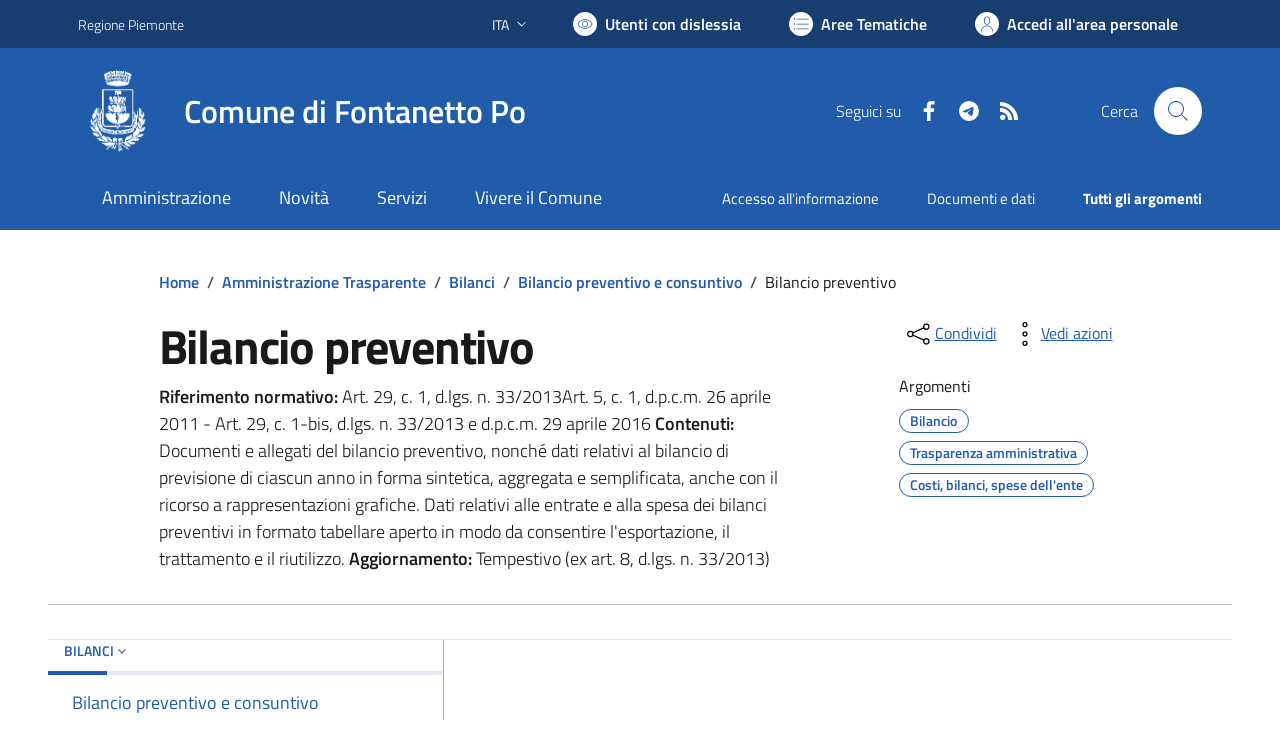

--- FILE ---
content_type: text/html; charset=utf-8
request_url: https://comune.fontanettopo.vc.it/services/v1/ashx_master/carica_random_ricerca.ashx
body_size: 229
content:

						<li role='listitem'>
							<a href='/servizi/faq/70/Richiedere-il-certificato-di-iscrizione-alle-liste-elettorali'>
								Richiedere il certificato di iscrizione alle liste elettorali
							</a>
						</li>
						<li role='listitem'>
							<a href='/servizi/faq/61/Presentare-denuncia-di-morte'>
								Presentare denuncia di morte
							</a>
						</li>
						<li role='listitem'>
							<a href='/servizi/faq/77/Richiedere-iscrizione-mensa-scolastica-Anno-Scolastico-2025-2f2026'>
								Richiedere iscrizione mensa scolastica Anno Scolastico 2025/2026
							</a>
						</li>
						<li role='listitem'>
							<a href='/servizi/faq/72/Richiedere-il-certificato-di-morte'>
								Richiedere il certificato di morte
							</a>
						</li>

Exercise description :: Throughout the records above, find the lines in which the word "denuncia" appears and return them.

Response to the exercise ::
							<a href='/servizi/faq/61/Presentare-denuncia-di-morte'>
								Presentare denuncia di morte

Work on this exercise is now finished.